We also built a fancy new chemistry building that IMHO used space and energy very inefficiently but gee whiz it looked cool. In fact when completed it alone consumed about 20% of the electricity of the entire campus. Soon afterwards came the great California power crisis of 2003. Not only did power prices skyrocket but there were the added fun of rolling blackouts.

Oh and they replaced the school’s sign with a giant self illuminated active display billboard, again for ad revenue.

UGH!

Space
Space
2 days ago
Reply to  Cheap Bastard

That graduate school waste story reminded me of my k-12 district I worked at. Someone decided (probably got a bribe) that every classroom needed a Smart board in the entire district whether the teacher wanted one or not. That’s over 300 schools with 25-60 classrooms each easily tens of millions of dollars.
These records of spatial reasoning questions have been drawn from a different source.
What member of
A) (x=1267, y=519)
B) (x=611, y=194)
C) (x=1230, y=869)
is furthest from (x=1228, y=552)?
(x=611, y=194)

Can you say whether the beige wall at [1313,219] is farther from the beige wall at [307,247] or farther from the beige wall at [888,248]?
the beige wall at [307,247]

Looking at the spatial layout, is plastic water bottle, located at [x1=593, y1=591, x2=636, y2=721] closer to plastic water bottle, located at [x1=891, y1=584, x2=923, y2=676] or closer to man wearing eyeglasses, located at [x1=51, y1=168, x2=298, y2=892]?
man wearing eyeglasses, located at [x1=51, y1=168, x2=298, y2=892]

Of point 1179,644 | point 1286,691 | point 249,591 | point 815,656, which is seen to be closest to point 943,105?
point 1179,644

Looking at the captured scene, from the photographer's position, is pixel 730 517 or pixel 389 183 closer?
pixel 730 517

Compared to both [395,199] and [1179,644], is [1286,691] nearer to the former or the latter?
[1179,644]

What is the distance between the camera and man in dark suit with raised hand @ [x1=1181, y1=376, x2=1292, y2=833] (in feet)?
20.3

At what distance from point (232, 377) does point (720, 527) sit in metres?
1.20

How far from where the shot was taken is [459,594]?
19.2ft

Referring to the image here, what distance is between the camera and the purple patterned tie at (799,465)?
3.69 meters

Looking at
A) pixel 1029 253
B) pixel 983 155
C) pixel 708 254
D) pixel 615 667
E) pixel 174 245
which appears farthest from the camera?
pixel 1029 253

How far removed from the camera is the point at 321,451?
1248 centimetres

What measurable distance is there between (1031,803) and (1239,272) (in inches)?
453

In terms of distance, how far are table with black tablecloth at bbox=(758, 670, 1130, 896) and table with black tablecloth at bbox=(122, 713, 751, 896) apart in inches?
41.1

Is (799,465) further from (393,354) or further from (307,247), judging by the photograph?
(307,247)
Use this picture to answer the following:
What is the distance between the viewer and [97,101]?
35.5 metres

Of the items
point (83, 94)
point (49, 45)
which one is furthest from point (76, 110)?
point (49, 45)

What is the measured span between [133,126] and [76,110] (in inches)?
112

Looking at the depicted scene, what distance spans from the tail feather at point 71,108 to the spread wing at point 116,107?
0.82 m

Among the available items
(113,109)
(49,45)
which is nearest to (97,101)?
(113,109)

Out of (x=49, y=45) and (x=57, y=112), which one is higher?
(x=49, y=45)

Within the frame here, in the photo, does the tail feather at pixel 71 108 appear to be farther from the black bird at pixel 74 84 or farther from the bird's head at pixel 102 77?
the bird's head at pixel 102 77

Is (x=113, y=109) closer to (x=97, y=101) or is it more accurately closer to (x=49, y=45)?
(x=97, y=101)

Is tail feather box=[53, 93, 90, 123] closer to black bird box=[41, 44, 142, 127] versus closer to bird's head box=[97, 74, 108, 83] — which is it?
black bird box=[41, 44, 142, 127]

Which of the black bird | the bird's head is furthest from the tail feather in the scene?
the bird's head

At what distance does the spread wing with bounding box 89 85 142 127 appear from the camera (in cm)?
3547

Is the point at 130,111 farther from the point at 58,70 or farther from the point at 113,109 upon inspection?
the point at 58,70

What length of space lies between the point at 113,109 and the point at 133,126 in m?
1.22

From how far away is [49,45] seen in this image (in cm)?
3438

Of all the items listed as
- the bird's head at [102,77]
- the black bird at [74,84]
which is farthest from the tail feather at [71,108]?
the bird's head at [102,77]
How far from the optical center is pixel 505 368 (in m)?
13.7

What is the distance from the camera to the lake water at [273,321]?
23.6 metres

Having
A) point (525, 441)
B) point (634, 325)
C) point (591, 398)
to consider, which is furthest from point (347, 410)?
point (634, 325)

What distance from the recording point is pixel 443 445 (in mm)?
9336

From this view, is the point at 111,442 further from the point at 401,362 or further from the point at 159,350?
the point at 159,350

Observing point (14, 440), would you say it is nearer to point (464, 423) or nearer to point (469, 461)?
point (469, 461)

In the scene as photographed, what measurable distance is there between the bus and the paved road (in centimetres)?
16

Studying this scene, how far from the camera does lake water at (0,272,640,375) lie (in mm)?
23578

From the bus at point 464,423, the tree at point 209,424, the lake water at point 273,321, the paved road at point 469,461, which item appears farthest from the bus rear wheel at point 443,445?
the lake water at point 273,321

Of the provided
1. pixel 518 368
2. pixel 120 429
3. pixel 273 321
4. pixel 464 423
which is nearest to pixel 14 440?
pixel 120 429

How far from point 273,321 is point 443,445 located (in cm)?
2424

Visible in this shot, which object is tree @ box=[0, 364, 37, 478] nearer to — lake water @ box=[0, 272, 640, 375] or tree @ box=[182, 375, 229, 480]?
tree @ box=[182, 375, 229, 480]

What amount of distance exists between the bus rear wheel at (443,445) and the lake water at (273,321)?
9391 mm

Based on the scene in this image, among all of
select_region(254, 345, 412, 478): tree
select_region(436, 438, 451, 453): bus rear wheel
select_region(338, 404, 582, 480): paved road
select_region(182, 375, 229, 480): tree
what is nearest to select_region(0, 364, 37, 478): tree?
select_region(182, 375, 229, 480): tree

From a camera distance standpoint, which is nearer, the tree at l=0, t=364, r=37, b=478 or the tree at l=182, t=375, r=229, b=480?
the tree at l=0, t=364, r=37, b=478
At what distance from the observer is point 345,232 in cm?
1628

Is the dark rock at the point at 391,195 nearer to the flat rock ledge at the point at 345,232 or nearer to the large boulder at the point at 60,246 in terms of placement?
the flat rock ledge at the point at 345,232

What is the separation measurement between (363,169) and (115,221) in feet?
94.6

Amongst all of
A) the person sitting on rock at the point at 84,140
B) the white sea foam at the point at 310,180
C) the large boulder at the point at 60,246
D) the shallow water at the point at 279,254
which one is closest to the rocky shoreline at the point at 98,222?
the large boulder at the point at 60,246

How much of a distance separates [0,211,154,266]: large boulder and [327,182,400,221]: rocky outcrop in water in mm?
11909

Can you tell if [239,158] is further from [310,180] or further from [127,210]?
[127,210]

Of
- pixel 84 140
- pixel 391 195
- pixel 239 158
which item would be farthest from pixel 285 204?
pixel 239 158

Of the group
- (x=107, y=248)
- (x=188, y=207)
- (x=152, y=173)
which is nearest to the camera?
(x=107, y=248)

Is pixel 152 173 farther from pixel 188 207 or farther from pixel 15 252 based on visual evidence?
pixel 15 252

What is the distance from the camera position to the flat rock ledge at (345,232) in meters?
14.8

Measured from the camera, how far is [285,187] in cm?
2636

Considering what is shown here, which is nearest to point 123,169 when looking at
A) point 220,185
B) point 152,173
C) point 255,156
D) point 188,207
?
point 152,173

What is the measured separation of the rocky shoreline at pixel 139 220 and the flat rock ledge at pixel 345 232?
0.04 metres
The best parts were they provided no training, it had buggy software and you couldn’t even use it as a whiteboard. Almost nobody used them, they lasted about 10 years before giving up completely… Just in time for new smartscreens. People have no idea how wasteful our district is.

Cheap Bastard
Member
Cheap Bastard
1 day ago
Reply to  Space

What got me was it was the STUDENTS who voted for the rec center and sports arena as their “legacy”. Well they got it.

New students can thank those yes voters in part for skyrocketing tuition.

ADDvanced
ADDvanced
2 days ago
Reply to  Kevin Rhodes

One other thing, buses built for the southwest will have insulation in the ceiling. Those built for the midwest will not.

Kevin Rhodes
Member
Kevin Rhodes
2 days ago
Reply to  ADDvanced

Not my experience – they all have insulation. The biggest difference is painting the roof white on southern buses, and dark tinted windows. You rarely see that up north. Not like it doesn’t get to 100F+ even in Maine, and school buses see a good bit of use in the summer too.

Bite Me
Bite Me
3 days ago
Reply to  EricTheViking

Eric, that sentence doesn’t say that there are no school buses with AC.

AssMatt
Member
AssMatt
3 days ago

Thanks for the excellent and thorough primer! Looking forward to the transit and tour bus breakdowns/comps (assuming you haven’t already published them elsewhere)!